- Exercise passage:
Your endothelial function—the ability of the tissue lining your blood vessels to contract and relax properly—also seems to improve the more you stride. One contributing factor? Running—especially If you log your miles outside in the sun—prompts your body to produce more nitric oxide, a powerful vasodilator, Dr. Cucuzzella says.
A lower risk of diabetes
The more you run, the more energy-generating mitochondria you sprout inside your cells, and the better those tiny power factories function. Mitochondria play a key role in helping your body transform glucose into energy, in part by regulating secretion of the hormone insulin. So, the more mighty mitos you procure, the better your body is at regulating your blood sugar and warding off type 2 diabetes, Dr. Cucuzzella says.
Research backs him up: Lawrence Berkeley National Laboratory scientists found that over six years of follow-up, runners decreased their risk of developing diabetes by 12 percent compared to people who didn’t work out.

- Questions to answer:
A) Set down, word for word, the part of the passage on running's health benefits starting with "A lower risk" and going on through "diabetes, Dr. Cucuzzella says.".
B) Resume the passage on running's health benefits, picking up after its final sentence.

- Study material:

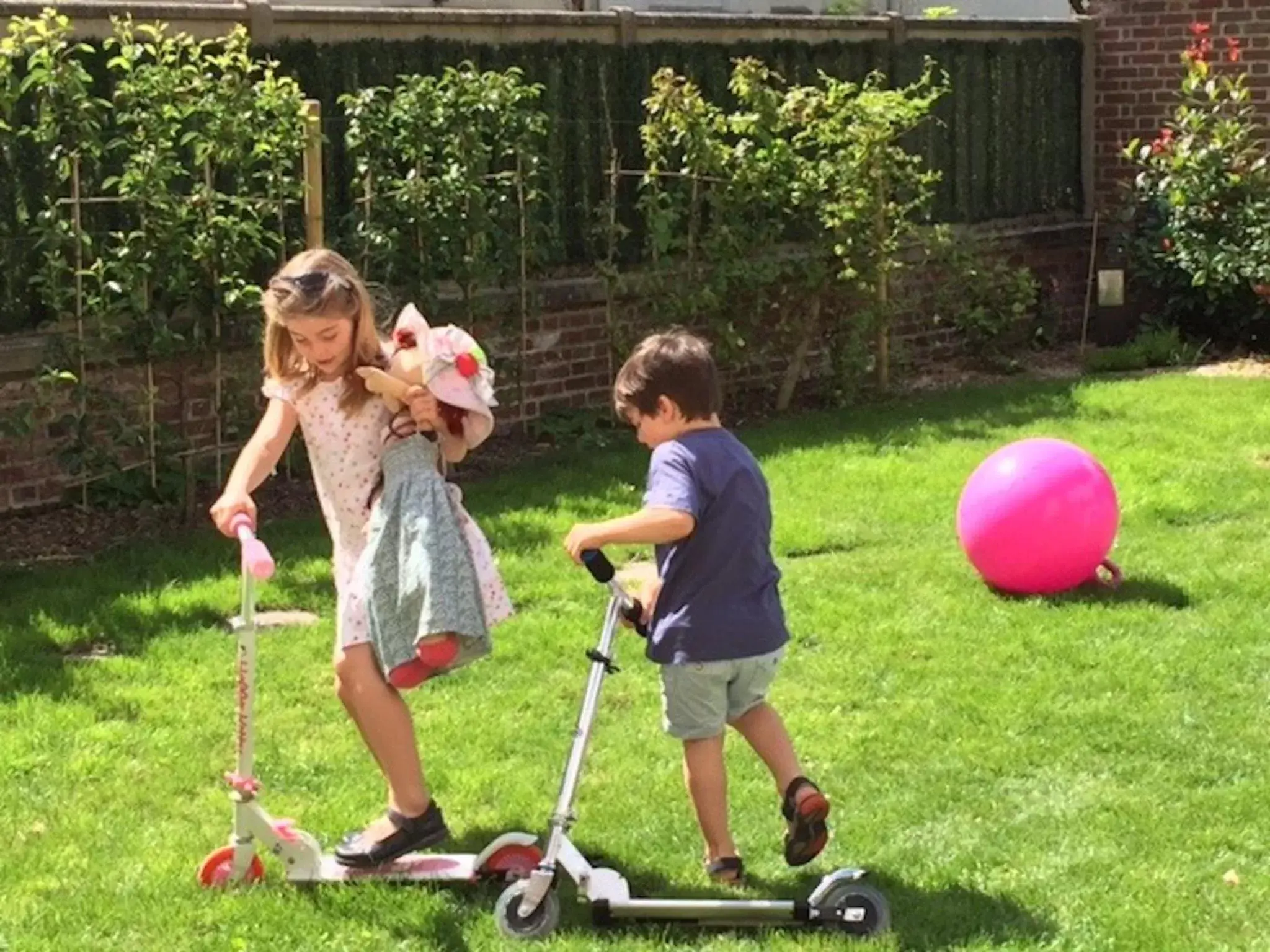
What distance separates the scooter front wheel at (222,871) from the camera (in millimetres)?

...

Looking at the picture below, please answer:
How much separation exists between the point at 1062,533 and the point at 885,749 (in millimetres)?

- Responses in order:
A)
A lower risk of diabetes
The more you run, the more energy-generating mitochondria you sprout inside your cells, and the better those tiny power factories function. Mitochondria play a key role in helping your body transform glucose into energy, in part by regulating secretion of the hormone insulin. So, the more mighty mitos you procure, the better your body is at regulating your blood sugar and warding off type 2 diabetes, Dr. Cucuzzella says.

B)
And, if you already have diabetes, running can improve your blood glucose control and keep you healthier, longer. In one decade-long study, people with the condition who ran or walked were less likely to die of everything from heart disease and kidney disease to sepsis and pneumonia.
Less jacked-up joints
Nearly every runner’s had to deal with friends and family expressing concern for their delicate knees. “The idea that you’re going to run your knees into the ground sounds good, but it’s not true,” Dr. Metzl says.
In fact, large studies have show runners actually have a lower chance of developing osteoarthritis than other people—and the sport doesn’t even worsen the disease in people who already have it.
Why? Runners’ leaner frames put less pressure on joints, and repetitive loading of the knees and hips actually strengthens cartilage, Dr. Metzl says. Also, new evidence suggests running may decrease levels of inflammatory chemicals implicated in the development of degenerative joint disease.
Less chance of developing—or dying—of cancer
Exercising regularly can reduce your risk of approximately 13 types of cancer, Dr. Metzl says. Running specifically has proven powerful in both reducing the risk of a new diagnosis and improving the prognosis of those affected by the disease.
For example, according to a study published in Medicine & Science in Sports & Exercise, people who used running to meet the government’s physical activity guidelines had a 61 percent reduced risk of kidney cancer, and cut that rate even lower if they ran more.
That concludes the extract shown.